Recently disclosed awkward remarks by the Senate majority leader have called attention to the statement that cost Senator Trent Lott the majority leadership. At the 100th birthday party of Senator Strom Thurmond, Lott said that if Thurmond had been elected president, we would not have had some of the problems we did. It is often said that Lott’s remark was harmless because it was just a birthday party courtesy. This is a feeble justification for a remark that should be justified because it was perfectly true.

Senator Thurmond was the States Rights Party candidate for president in 1948. The South of 1948 was not at all like the embattled South of later years when the desegregation battles were fought. Opinion on segregation was much more divided than it would be 10 years later. The anti-segregationist James Folsom was serving his first term as governor of Alabama. Cities across the South were congratulating themselves on hiring their first black police officers. The South was looking forward optimistically to a friendly national commemoration of the centennial of the War Between the States in 1960-65. The “massive resistance” South was not created until Eisenhower sent federal troops into Arkansas.

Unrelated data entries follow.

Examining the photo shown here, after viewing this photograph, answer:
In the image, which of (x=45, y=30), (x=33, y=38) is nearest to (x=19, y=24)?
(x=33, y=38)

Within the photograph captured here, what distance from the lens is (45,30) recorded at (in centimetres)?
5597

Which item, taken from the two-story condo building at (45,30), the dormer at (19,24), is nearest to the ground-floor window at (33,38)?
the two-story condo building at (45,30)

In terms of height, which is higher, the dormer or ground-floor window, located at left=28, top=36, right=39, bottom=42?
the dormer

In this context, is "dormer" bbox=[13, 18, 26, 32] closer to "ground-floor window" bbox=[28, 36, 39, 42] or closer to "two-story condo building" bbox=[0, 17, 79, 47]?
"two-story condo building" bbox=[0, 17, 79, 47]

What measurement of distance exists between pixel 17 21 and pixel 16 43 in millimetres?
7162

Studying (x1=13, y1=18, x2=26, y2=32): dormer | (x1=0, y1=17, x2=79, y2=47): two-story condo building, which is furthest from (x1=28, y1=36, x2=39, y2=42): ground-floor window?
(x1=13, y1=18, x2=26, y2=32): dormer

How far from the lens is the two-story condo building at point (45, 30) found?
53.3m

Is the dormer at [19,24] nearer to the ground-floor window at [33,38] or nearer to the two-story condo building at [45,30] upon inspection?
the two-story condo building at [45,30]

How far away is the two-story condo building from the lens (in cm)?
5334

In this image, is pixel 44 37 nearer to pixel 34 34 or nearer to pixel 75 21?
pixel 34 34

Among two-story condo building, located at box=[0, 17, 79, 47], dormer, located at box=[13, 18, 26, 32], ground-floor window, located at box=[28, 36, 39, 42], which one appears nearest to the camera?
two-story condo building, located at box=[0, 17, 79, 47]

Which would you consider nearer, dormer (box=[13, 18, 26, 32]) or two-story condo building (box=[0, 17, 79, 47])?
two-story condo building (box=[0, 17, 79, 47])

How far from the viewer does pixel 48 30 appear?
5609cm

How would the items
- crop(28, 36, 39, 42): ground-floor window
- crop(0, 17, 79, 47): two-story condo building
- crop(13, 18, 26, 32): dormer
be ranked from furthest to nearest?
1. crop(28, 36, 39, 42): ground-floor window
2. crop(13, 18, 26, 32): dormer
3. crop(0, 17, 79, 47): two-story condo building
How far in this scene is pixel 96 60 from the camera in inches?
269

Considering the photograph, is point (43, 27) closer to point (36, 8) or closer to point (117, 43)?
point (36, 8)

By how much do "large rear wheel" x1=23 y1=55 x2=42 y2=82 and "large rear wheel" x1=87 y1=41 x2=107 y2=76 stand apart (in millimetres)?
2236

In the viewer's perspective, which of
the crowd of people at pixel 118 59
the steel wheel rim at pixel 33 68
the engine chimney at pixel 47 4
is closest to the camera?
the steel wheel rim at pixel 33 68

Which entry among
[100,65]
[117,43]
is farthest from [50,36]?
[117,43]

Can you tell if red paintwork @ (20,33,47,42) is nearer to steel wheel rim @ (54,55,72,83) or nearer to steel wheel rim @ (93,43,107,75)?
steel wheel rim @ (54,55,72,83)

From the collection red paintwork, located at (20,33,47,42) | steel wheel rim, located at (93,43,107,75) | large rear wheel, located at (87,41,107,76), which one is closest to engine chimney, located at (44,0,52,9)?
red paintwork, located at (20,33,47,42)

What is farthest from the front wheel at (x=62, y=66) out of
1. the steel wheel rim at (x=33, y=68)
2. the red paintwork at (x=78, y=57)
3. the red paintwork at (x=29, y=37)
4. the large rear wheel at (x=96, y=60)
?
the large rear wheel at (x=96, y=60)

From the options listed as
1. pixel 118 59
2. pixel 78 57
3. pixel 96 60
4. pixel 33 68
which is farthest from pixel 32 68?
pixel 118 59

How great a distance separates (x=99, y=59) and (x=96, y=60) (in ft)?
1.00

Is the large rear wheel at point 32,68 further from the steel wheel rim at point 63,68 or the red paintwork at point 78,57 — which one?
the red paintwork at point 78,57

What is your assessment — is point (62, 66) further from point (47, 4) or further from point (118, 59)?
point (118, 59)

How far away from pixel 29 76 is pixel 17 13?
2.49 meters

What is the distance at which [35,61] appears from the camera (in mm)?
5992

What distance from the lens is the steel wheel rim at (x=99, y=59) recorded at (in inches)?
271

Both the Republican and Democratic Parties were divided between Liberals and Conservatives. By 1948, Conservatives in the Democratic Party were largely limited to Southerners. Republican Conservatives were strongest in the Midwest. At the 1948 Democratic Convention, a group of extreme Liberals led by Hubert Humphrey conducted a floor fight that led to the adoption of a minority plank in the platform that called for legislation against private racial discrimination, federalization of the laws against racial violence, and an immediate end to all segregation. Segregation was common then, not only south of the Ohio River but as far North and west as Kansas.